Sepang is MotoGP's favoured winter test track and, after a promising first test, Ducati struggled in February's second and final three-day visit, when lead rider Valentino Rossi was left tenth on the timesheets.
But that was when the new-for-2012 aluminium frame was in its very early stages of development and this weekend will prove just how much Ducati has closed the gap.
The track characteristics could also help - last weekend's Motegi round saw Rossi and Nicky Hayden struggle for traction under hard acceleration, but Sepang has a much more flowing layout.
“We'll see what awaits us at Sepang, because we didn't do very well there during the winter tests. Still, many months have passed since then, and now with the new frame and swingarm, the bike is better,” said Rossi, who finished seventh in Japan.

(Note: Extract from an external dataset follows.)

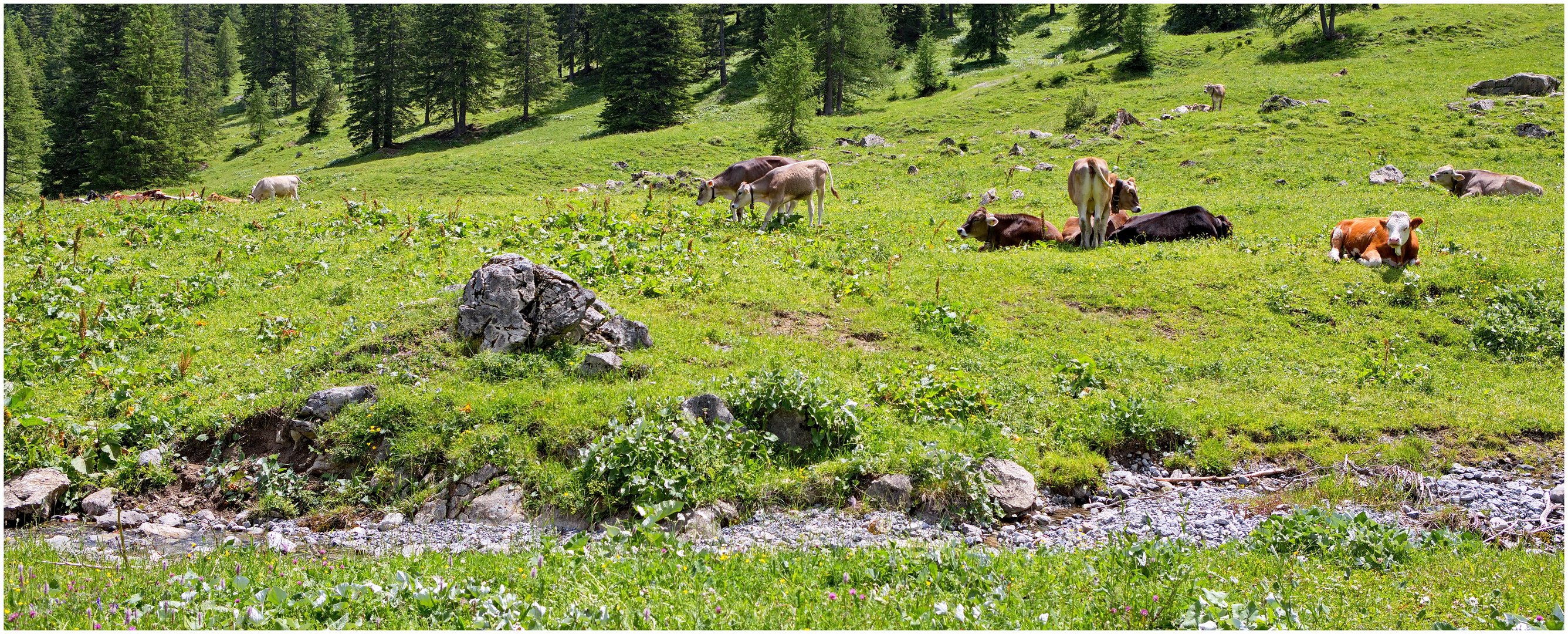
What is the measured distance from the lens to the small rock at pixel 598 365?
35.5 ft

“The race and the whole weekend will certainly be very difficult because of the high temperatures, which present a challenge for both the bike and the riders. That said, it's obviously not our first time, and we know what to expect. We'll try to do our best.”
The weekend will also be tough from a personal point of view, marking the one-year anniversary of Marco Simoncelli's tragic accident, which Rossi and Colin Edwards were involved in.
Rossi's team-mate Nicky Hayden revealed there will be a 'few new parts' to try and the American hopes for less problems with his injured wrist.
“Motegi is behind us, and hopefully Malaysia we can do a better result and have a better weekend,” said Hayden, eighth at Motegi.
“We need to be able to start better on Friday. We do have a few new parts to try this weekend that may help, and hopefully my wrist will be stronger now that it's been three weeks since I hurt it.
“The track has less downhill braking, so it might not cause me as much pain as it did last weekend.”
Team manager Vittoriano Guareschi weighed up the technical challenge facing the Desmosedici riders.
“Technically speaking, it's a track where, apart from a slow hairpin, there are no stop-and-go sections like those at Motegi, where we suffered on acceleration and on the exits from the tight corners,” he said.
“There are two long straightaways where we can take advantage of our engine's horsepower. It will be important to preserve the tyres by finding a setup that enables us to have a steady performance for the entire race.
“It's something that we've been able to do in recent races but that will be more difficult here at Sepang because of the high temperatures.”